* _PROVIDED RECORDS_:
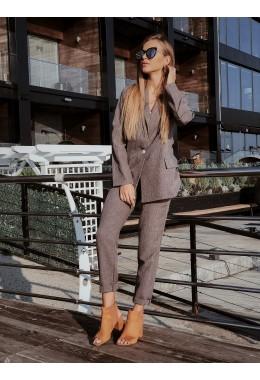Повседневный коричневый костюм из габардина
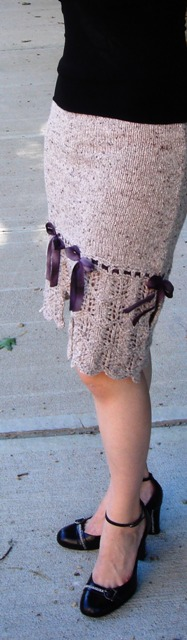Lacy_skirt_with_bows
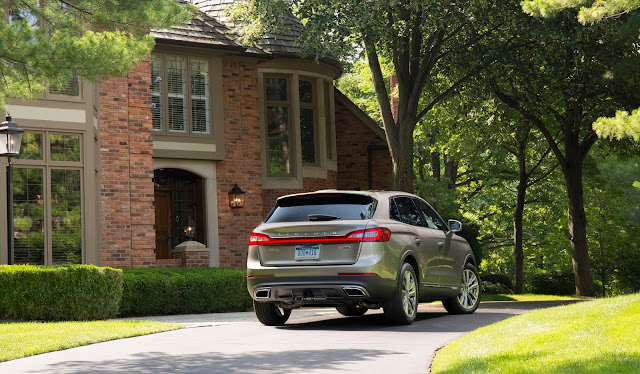 Rear 3/4 view of 2016 Lincoln MKX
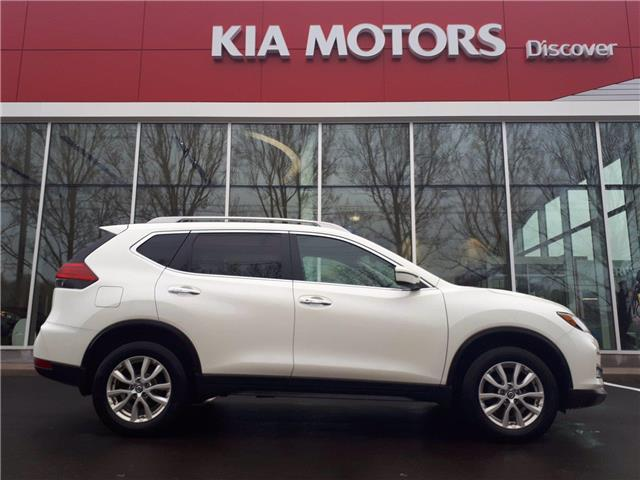 2017 Nissan Rogue SV (Stk: X5037A) in Charlottetown - Image 1 of 9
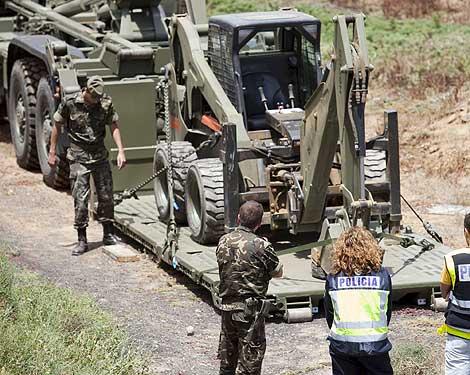 Policías y miembros del Ejército que participan en la búsqueda de Sara. | Efe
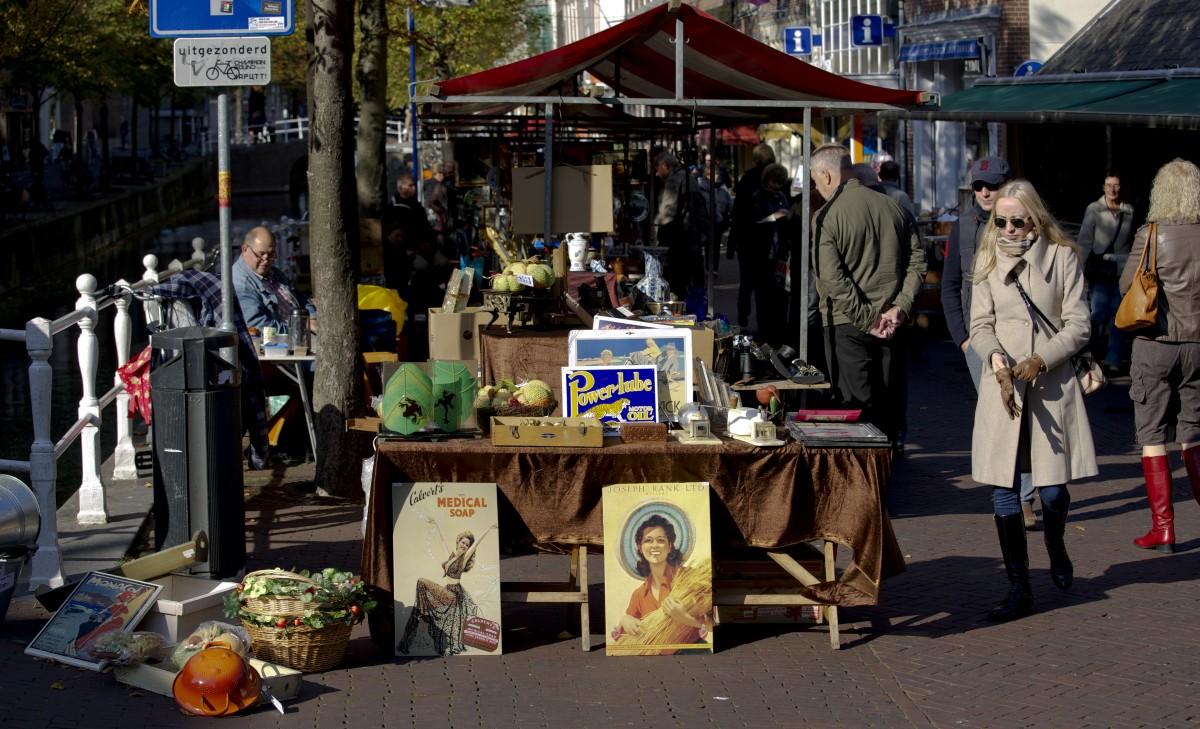 Antiekmarkt Delft antiek shoppen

* _WORK ITEM_: Set down the full listing above with its wording unchanged. Leave out its images.

* _EXERCISE ANSWER_:
Повседневный коричневый костюм из габардина
Lacy_skirt_with_bows
 Rear 3/4 view of 2016 Lincoln MKX
 2017 Nissan Rogue SV (Stk: X5037A) in Charlottetown - Image 1 of 9
 Policías y miembros del Ejército que participan en la búsqueda de Sara. | Efe
 Antiekmarkt Delft antiek shoppen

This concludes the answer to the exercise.